Warehouse debate continues; plus news on sheriff’s contract


By Linda Dillman
Staff Writer

Residents who spoke in support and opposition of a pair of zoning requests will have to wait for Canal Winchester City Council’s decision after both issues were tabled during a Dec. 6 meeting.

One rezoning request by Weiser Development and Sonya and Mark Poff for 51 acres on Hill Road and Basil Western Road was previously tabled at the request of the applicant. They asked to continue the tabling until they receive more information about the development.

The second ordinance asks the city to amend the zoning map for seventy acres located on Bixby Road and Rager Road owned by members of the Schacht family. It was also tabled upon its third reading.

Although the council vote was delayed, residents still voiced their opinions.
Sal Multerer said she’s seen a lot of signs around town saying “No More Warehouses,” but said it takes a lot of money to run a city and that has to come from somewhere.

“I don’t object to warehouses for several reasons,” said Multerer. “There is a need for it.
Multerer said Canal Winchester adjusted to the increase of school buses on roadways due to the growth in population and felt it will make similar adjustments with trucks.

She also believes warehouses are less of an impact on resources and provide job opportunities for young people. In addition, Multerer felt no one has produced a viable alternative for economic growth.

“We’re getting a brand new park,” said Multerer. “That tax money has to come from somewhere.”

Angie Halstead, a supporter of the No More Warehouses movement, said her group is not against development. They just want smart development.

“We want development that makes sense for our town,” said Halstead, who has lived in Canal Winchester for two decades. “I don’t want to see my property devalued by a huge warehouse out my backdoor. I know there are so many other things we can bring into this town. Just look at Brew Dog. I think there is so much more we can do—put things in place that will slow this train (warehouse development) down and be this great town that we already are.”

Sheriff’s contract
Under emergency language council approved a $1.4 million three-year contract with the Fairfield County Sheriff’s Department to provide law enforcement services for the city.

The sheriff’s department agrees to fund 13 deputies providing 504 hours of police protection. Three deputies are exclusively assigned to patrol city streets 24 hours a day seven days a week.

One full-time sergeant is on-duty 40 hours a week and the city agrees to purchase one new vehicle each year of the contract at a cost not to exceed $50,000.

According to Finance Director Amanda Jackson, the reason for the emergency language is to allow the Fairfield County Commissioners time to consider the contract before their last meeting for 2021 on Dec. 14.

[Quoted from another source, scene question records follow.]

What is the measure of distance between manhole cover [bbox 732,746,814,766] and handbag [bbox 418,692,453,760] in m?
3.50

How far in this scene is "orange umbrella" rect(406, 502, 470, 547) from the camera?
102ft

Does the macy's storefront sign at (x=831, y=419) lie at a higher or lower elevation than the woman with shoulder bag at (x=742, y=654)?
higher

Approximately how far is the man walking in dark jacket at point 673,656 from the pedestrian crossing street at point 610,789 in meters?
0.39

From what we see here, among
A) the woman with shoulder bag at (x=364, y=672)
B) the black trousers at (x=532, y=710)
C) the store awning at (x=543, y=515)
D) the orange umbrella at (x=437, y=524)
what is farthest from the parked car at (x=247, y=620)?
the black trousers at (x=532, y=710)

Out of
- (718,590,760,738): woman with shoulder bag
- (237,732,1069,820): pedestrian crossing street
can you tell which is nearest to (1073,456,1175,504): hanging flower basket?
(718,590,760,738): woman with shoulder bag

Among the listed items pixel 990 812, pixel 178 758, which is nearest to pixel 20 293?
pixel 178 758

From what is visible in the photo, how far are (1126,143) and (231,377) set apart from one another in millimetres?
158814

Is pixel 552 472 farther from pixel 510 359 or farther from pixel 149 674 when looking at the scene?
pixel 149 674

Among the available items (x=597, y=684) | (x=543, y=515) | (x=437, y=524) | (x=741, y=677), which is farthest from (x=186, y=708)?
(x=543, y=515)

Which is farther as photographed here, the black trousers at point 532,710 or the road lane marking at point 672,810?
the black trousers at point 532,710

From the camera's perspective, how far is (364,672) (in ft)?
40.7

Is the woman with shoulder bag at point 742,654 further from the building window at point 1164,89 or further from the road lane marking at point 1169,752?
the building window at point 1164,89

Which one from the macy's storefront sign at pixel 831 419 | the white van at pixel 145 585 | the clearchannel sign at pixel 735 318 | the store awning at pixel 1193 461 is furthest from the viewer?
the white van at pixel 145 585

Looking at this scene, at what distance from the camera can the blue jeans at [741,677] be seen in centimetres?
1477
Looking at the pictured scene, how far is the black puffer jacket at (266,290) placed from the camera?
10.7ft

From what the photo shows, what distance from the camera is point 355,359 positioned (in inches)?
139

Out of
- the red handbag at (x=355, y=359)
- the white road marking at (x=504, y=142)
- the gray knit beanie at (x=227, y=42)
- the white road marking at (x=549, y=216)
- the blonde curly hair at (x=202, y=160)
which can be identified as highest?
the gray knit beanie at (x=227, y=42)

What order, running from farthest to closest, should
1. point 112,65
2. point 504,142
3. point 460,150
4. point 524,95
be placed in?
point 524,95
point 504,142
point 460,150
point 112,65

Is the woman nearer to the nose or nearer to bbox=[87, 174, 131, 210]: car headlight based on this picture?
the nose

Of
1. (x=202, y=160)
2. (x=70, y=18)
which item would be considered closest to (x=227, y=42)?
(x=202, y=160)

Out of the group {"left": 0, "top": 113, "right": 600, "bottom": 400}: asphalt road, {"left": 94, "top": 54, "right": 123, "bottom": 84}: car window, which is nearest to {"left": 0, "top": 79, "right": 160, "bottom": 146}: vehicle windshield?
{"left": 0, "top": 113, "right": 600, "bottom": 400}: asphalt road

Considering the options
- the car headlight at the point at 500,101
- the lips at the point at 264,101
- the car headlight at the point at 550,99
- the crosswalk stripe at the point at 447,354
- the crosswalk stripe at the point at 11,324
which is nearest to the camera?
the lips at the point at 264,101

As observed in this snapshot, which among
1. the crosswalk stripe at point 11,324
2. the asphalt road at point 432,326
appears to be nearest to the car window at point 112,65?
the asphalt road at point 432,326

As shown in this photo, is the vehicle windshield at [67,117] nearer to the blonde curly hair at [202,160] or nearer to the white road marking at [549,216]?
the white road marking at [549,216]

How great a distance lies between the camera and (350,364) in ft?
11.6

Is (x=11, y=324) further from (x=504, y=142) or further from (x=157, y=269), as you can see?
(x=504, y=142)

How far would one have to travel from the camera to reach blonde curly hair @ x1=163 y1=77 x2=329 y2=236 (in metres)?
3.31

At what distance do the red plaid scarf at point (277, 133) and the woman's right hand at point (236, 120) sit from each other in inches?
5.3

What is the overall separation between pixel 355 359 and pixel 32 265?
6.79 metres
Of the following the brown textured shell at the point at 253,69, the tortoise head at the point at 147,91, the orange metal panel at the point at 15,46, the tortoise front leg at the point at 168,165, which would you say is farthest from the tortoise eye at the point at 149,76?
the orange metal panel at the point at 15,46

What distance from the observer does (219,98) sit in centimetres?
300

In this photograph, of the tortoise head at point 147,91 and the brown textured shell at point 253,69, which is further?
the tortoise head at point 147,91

During the council’s work session preceding the regular meeting, Councilman Bob Clark said Madison Township is considering assigning a second shift officer exclusively to cover Canal Winchester.

Details still need to be ironed out, such as authorizing township officers through a memorandum of understanding to write citations that would go directly to the city’s mayor’s court instead of funneled through Franklin County.

“We all were not sure where the MOU stands,” said Councilwoman Jill Amos. “Susan (Brobst, Madison Township administrator) was following up. It’s (MOU) been up there (Franklin County) about a year.

Councilman Mike Coolman commended all parties on their continued work with the township and their law enforcement department.

“We do give a lot of money to Madison Township,” said Coolman regarding hundreds of thousands of dollars paid by Canal Winchester taxpayers to the township.